Week 1 - Welcome to Machine learning Flashcards
What is machine learning?
The science of getting computers to learn, without being explicity programmed.
We often don’t know how to program things from the start so instead we have programs learn through experience, much the same way we do.
Example: spam filiters, web searching, netflix reccomendations, amazon reccomendations
Tom Mitchell provides a more modern definition: “A computer program is said to learn from experience E with respect to some class of tasks T and performance measure P, if its performance at tasks in T, as measured by P, improves with experience E.”
Example: playing checkers.
E = the experience of playing many games of checkers
T = the task of playing checkers.
P = the probability that the program will win the next game.
What is supervised learning?
The “right answers” are given
What is a regression problem?
When you are trying to predict a continuous valued output
What is a classification problem?
When you are trying to predict a discrete valued output
What is unsupervised learning?
Ask an algorithm to find structure in data.

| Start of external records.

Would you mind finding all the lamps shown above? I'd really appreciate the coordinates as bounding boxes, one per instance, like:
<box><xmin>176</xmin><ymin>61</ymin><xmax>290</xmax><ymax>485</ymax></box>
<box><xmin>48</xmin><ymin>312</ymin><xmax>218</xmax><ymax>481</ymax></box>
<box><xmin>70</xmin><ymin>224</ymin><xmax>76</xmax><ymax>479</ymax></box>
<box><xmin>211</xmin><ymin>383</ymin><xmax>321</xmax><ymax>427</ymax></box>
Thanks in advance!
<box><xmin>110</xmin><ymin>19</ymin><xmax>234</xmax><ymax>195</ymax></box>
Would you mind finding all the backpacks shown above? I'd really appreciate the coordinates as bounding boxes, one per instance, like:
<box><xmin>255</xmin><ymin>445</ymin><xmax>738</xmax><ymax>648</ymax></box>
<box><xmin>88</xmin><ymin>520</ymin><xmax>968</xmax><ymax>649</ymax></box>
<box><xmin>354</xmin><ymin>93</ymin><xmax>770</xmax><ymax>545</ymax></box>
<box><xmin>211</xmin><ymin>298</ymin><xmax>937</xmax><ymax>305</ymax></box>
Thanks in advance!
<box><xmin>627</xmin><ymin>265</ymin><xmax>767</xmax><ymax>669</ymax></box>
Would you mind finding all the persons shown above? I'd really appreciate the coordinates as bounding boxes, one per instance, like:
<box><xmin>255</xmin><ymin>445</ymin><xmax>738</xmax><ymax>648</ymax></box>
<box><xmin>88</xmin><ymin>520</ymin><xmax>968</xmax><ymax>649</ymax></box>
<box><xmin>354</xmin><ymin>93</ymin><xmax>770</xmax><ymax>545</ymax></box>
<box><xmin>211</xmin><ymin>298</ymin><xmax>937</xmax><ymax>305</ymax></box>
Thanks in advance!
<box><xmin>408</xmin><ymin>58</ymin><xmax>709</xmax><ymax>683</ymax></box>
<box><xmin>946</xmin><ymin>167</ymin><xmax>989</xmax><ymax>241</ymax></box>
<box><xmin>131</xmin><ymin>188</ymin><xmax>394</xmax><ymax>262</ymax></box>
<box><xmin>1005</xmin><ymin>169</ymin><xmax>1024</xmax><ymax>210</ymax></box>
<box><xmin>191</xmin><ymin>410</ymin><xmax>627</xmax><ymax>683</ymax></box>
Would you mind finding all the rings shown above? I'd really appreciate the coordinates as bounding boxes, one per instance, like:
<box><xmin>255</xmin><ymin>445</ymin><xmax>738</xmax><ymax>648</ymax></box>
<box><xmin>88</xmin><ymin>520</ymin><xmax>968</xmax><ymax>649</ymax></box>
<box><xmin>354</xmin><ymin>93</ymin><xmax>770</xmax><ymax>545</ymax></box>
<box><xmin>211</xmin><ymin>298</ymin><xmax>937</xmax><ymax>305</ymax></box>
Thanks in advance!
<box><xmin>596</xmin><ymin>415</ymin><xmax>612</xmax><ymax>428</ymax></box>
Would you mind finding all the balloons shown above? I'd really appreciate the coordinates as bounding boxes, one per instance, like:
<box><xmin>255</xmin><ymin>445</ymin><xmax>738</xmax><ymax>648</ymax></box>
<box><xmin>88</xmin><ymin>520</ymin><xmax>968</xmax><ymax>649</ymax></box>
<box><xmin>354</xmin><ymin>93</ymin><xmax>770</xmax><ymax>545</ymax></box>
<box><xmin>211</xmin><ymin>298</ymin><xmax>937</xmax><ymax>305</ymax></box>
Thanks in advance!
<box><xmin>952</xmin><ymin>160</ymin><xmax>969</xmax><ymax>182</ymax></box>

There is no feedback based on prediction results.
What is a cost function?
What is a loss function?
The technique of evaluating the performance of our algorithm/model.
It takes both predicted outputs by the model and actual outputs and calculates how much wrong the model was in its prediction. It outputs a higher number if our predictions differ a lot from the actual values. As we tune our model to improve the predictions, the cost function acts as an indicator of how the model has improved. This is essentially an optimization problem. The optimization strategies always aim at “minimizing the cost function”.
Loss function: Used when we refer to the error for a single training example.
Cost function: Used to refer to an average of the loss functions over an entire training dataset.
What is the cost function for linear regression?
The formula for calculating mean squared error, essentially the way you assess model fit
MSE = (sum of squared errors)/n
What is gradient descent?
an iterative first-order optimisation algorithm used to find a local minimum/maximum of a given function, it repeats until convergence
You simultaneously update parameters in this algorithm
theta = theta - alpha * derivative of the cost function
What is the difference between
a := b
a = b
?
a := b is using the assignment operator; this means to replace a with the value of b
a = b is a truth assertion
What is a derivative in calculus?
How does a derivative play into the gradient decent algorithm?
The definition of the derivative is the slope of a line that lies tangent to the curve at the specific point
Gradient descent incorporates the derivative (slope of the line) of the cost function when trying to minimize theta (coefficients). When the derivative is zero, theta is equal to theta and thus gradient descent has found a local minimum which is what you want
What is the concern about setting the proper alpha value when optimizing gradient descent?
If alpha is too small, it will take a long time for the algorithm to converge
If alpha is too large, the algorithm may struggle to converge or even diverge as it keeps leaping past the local minimum
What does the term “batch” refer to when using gradient descent?
Each step of gradient descent uses the entire training set, the whole “batch”
Do you have to constantly make alpha smaller in order to converge with gradient descent?
No; the derivatives will become smaller and thus alpha will be multiplied by a smaller number as the algorithm coverges on a local minima. Thus the value will get smaller as you approach convergence, even if alpha is fixed.